The reason you can't find a college with a major like "network engineering" is simple -- specializations such as these are for graduate students. Undergraduates in Computer Engineering, by contrast, go through a diversified program including math, physics, chemistry, humanities, etc., in addition to the real meat of their degree: programming, architecture, networking (your interest), and many other facets of computer science.
Now you might think that because of this well-rounded approach, you'll only take one class on computer networking. This is not true. Some universities offer more than one undergraduate class in computer networking. At the university I attend, there is a "general" networking class, but there is also a class and lab devoted entirely to the physical layer, and within a year a class on peer-to-peer technologies might be incorporated. Also, the CS department will typically allow you as an undergraduate to petition to take graduate-level computer CS classes, including any networking ones you might find. And if you can't even do that, don't sweat it -- a single professor specializing in networking at a university might have multiple projects available for undergraduates to work on. Earnestly, this is the best way to get your feet wet on the Internet2 and other networking-related projects that interest you. Through meeting with a professor, I'm now working on a peer-to-peer (Pastry DHT based) client that will, perhaps, see the light of day on PlanetLab, followed by a general release.
Another reason to not shy away from the "general" CS degree is that you might find something along this track that is more interesting than networking. Besides spending my time on that peer-to-peer project, I'm also volunteering on a project in the EE department developing software for Lego robots.

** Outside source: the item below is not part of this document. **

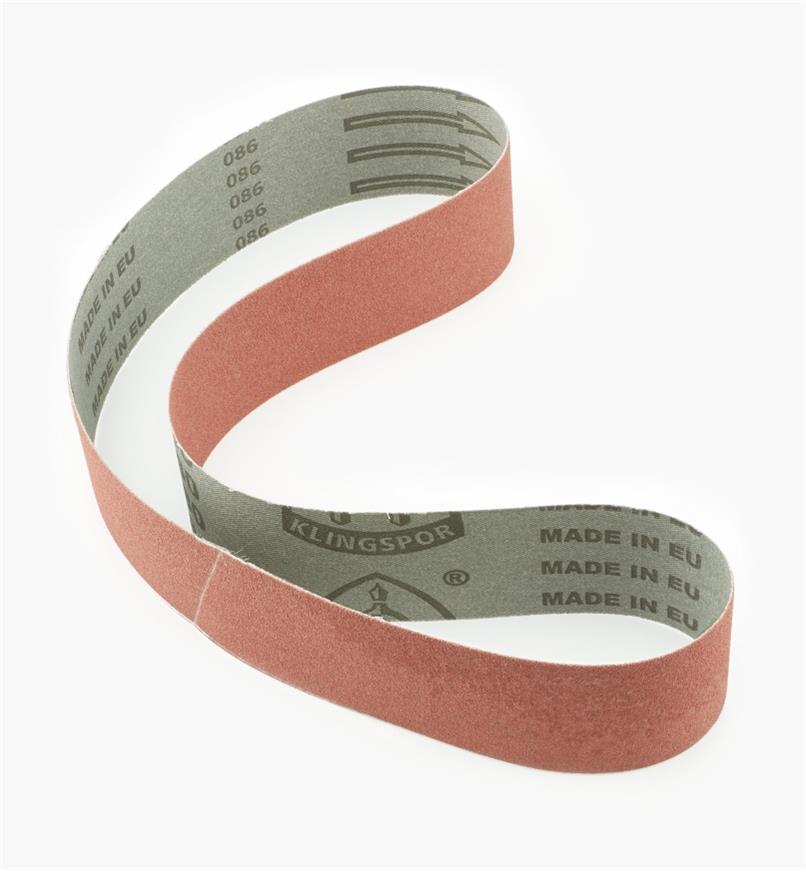 "68Z23608 - 2"" x 36"" Belt, 80x"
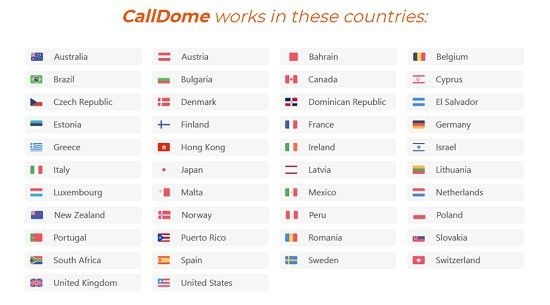 Calldome Review Bonus Marketing Software Lithuania Norway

Sure, I'm little more than a code monkey over there, but it's interesting to hang around the lab and learn of new things and new technologies. I've also done work in the physics lab, programmed in the Geology department (writing Matlab programs to simulate earthquakes and analyze seismographic data), and done technical support for campus computer users in my almost-four years here. If you go looking, you'll find a myriad of cool things at your university -- perhaps cooler than networking.
Best of luck in your searches,
shadowmatter -
Re:Is it just me...
Close, but not quite. Planetlab is not a closed, high performance network. Rather, it's more of an overlay testbed: The machines reside on the Internet (companies that host nodes) and on the Internet2 (research universities). That's part of what's so cool about it - the machines reside all over the world (see the map on the planetlab website - it's an accurate reflection of the location of the nodes). They have a lot of visibility into nooks and crannies on the Internet, and they're beginning to be deployed enough that there's often a planetlab node nearby, whereever in the network you are.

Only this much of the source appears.